[Start of Passage given]
In this one, Dr. Derange, Jaws, and a new villain, Ms. Fortune, are trying to locate and conquer a hidden Nepalese village because it has a fountain of youth.  One of IQ's cousins gets kidnapped while mountain climbing, and this leads to IQ, James, and Phoebe going to Nepal to rescue him.

The best part of this is when they meet a Nepalese guide who speaks in a Scots accent.  I don't think it's purposely a Scots accent; I think it just worked out that way.

Meanwhile, back at Warfield, Trevor -- as James's understudy -- has to fill in as Romeo in a production of Romeo and Juliet.  This leads to lots of "jokes" about Trevor kissing Tracy (who's playing Juliet), wanting to change the name of the play to Romeo and Romeo (?!?!?), and pouting in his dressing room because he does not have a parking spot with his name on it.

I'd say this is one of the worst episodes yet, but I'm not sure it actually is.  It's so dementedly stupid that one has to marvel a bit.
[End of Passage given]
[Start of Material supplied]
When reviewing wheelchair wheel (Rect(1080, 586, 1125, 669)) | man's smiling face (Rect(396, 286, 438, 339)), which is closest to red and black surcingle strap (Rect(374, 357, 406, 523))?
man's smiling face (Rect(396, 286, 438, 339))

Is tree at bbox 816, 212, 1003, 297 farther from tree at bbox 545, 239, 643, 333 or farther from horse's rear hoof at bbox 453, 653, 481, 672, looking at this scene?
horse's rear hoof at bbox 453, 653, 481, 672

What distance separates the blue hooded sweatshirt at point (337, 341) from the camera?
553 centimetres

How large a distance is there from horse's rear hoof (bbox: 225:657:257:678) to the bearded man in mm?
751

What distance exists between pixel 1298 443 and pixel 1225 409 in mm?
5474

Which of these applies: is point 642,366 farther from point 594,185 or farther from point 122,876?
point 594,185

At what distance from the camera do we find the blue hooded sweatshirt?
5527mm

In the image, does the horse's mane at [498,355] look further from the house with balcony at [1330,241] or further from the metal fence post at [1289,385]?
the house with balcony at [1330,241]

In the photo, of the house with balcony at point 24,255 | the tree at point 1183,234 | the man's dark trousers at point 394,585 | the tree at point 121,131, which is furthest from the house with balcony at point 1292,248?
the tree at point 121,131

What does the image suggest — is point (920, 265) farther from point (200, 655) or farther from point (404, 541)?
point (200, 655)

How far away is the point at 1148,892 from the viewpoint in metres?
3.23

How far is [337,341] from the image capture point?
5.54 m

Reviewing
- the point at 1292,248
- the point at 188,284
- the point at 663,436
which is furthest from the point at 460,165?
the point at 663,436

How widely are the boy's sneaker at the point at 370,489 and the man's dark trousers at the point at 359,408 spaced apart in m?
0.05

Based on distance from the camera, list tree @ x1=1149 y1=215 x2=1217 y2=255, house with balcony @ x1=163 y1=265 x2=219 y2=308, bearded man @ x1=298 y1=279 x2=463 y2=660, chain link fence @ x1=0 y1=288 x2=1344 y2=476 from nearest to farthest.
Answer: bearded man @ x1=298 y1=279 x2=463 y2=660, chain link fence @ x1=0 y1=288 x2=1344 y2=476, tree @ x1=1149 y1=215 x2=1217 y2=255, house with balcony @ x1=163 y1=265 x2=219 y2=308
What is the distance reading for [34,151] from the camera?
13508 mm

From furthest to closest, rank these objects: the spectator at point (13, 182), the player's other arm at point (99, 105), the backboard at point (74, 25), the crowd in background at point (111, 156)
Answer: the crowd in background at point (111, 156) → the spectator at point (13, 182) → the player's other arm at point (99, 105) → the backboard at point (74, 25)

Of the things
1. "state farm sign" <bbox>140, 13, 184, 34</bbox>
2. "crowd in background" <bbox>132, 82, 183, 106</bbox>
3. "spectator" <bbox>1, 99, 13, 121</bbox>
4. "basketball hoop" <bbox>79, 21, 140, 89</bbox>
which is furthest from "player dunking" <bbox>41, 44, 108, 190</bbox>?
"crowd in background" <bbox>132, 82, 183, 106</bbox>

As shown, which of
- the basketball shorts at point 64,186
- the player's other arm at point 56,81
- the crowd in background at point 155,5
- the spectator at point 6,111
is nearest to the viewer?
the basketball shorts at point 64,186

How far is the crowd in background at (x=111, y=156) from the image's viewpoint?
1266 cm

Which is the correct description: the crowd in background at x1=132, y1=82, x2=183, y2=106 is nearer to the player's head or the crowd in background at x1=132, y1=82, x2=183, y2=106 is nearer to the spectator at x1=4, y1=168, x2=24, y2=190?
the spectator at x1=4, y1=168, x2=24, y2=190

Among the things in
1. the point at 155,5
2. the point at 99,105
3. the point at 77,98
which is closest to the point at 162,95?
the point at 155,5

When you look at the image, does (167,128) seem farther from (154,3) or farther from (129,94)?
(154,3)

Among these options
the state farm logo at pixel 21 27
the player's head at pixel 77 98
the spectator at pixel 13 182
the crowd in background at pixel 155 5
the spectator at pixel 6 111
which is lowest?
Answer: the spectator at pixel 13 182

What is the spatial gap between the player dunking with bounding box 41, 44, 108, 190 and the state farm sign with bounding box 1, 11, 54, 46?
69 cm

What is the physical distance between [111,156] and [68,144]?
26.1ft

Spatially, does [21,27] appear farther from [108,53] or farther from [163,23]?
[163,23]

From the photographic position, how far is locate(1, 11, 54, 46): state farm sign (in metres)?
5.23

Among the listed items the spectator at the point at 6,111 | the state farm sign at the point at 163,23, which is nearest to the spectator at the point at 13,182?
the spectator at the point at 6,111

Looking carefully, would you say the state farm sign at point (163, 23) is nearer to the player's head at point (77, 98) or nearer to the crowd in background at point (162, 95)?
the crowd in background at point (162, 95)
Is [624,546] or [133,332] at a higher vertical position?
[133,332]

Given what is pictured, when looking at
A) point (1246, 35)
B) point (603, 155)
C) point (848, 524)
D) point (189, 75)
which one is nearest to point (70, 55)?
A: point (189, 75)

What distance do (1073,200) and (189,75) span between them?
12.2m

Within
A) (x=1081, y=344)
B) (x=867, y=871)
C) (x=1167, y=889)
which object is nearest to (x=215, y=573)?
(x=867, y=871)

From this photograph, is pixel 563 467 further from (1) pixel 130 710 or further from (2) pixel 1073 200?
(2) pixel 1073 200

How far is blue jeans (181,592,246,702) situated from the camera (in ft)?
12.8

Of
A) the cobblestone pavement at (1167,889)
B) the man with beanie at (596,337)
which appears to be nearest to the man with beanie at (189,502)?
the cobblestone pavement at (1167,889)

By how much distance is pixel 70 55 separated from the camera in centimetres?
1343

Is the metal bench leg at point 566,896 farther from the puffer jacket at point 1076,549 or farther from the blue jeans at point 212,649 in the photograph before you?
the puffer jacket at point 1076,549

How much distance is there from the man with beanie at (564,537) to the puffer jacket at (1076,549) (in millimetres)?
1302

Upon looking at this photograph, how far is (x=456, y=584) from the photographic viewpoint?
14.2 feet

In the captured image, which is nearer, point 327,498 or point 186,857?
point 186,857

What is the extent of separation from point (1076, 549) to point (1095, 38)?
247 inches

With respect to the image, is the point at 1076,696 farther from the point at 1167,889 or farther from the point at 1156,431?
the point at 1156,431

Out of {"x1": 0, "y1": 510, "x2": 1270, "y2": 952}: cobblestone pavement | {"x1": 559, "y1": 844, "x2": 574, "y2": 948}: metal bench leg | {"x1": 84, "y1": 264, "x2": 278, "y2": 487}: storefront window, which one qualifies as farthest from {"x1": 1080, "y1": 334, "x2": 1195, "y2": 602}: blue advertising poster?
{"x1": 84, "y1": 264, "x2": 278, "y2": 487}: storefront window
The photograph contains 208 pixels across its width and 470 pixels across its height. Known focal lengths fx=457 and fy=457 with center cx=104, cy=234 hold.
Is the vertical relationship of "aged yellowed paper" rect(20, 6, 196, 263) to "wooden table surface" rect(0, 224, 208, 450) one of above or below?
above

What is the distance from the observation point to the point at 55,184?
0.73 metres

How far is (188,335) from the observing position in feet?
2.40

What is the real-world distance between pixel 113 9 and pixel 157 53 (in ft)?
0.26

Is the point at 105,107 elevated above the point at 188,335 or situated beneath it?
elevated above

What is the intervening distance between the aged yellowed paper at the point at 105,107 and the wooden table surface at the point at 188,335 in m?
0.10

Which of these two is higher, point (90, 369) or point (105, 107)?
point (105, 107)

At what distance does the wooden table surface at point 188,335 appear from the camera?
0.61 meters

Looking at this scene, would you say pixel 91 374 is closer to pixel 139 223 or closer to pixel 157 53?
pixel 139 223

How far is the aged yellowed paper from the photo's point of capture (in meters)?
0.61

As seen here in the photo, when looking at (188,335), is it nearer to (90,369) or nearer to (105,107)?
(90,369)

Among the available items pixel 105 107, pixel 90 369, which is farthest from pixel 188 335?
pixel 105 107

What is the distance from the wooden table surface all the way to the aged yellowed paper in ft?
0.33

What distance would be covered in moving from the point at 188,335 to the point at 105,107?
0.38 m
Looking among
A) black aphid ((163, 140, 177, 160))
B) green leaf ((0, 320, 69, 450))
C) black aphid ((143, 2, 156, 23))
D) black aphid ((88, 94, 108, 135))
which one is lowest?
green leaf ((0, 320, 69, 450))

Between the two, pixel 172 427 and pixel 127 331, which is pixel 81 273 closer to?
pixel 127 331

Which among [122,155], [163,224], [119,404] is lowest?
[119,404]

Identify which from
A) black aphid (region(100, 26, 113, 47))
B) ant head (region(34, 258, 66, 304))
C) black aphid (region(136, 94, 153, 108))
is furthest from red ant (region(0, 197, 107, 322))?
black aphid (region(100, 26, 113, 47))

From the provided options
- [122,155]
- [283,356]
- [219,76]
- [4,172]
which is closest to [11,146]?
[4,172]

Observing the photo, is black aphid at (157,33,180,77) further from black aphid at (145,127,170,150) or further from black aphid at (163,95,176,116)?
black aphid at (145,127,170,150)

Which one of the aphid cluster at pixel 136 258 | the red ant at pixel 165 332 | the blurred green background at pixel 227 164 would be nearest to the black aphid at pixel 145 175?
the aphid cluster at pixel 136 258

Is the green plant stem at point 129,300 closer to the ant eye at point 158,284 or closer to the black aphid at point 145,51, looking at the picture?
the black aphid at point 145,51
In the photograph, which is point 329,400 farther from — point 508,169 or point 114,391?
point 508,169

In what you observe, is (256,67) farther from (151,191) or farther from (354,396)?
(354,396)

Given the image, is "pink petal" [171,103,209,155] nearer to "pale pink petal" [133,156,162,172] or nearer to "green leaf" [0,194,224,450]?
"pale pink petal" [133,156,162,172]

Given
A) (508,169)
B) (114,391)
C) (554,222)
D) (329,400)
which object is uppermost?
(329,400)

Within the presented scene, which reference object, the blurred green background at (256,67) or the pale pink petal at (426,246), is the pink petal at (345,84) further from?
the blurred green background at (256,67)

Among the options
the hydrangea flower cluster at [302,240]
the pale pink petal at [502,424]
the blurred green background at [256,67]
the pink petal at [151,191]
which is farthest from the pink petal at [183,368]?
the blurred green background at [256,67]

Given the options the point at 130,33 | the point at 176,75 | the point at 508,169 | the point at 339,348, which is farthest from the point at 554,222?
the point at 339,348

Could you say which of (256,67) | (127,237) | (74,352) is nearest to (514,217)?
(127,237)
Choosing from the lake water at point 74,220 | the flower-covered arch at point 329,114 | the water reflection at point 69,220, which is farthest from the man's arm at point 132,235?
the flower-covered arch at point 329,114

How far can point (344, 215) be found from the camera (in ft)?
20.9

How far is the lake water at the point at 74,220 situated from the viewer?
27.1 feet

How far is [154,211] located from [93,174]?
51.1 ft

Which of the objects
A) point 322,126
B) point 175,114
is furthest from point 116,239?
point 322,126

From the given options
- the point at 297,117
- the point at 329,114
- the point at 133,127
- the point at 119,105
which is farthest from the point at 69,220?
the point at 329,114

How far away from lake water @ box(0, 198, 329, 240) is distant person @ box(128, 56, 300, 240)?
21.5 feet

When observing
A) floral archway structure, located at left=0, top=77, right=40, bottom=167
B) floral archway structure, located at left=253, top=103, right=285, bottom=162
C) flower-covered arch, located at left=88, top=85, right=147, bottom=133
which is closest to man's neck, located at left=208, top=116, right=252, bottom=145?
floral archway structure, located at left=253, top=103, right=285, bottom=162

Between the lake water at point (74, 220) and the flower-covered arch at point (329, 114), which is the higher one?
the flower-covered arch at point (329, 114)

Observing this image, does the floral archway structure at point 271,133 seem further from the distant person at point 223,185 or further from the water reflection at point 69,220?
[End of Material supplied]
**Task set:**
1 > According to the episode review, why are the villains trying to conquer the hidden Nepalese village?
2 > Name every villain that the episode review mentions.

**Task answers:**
1 > They want it because it has a fountain of youth.

2 > Dr. Derange, Jaws, and Ms. Fortune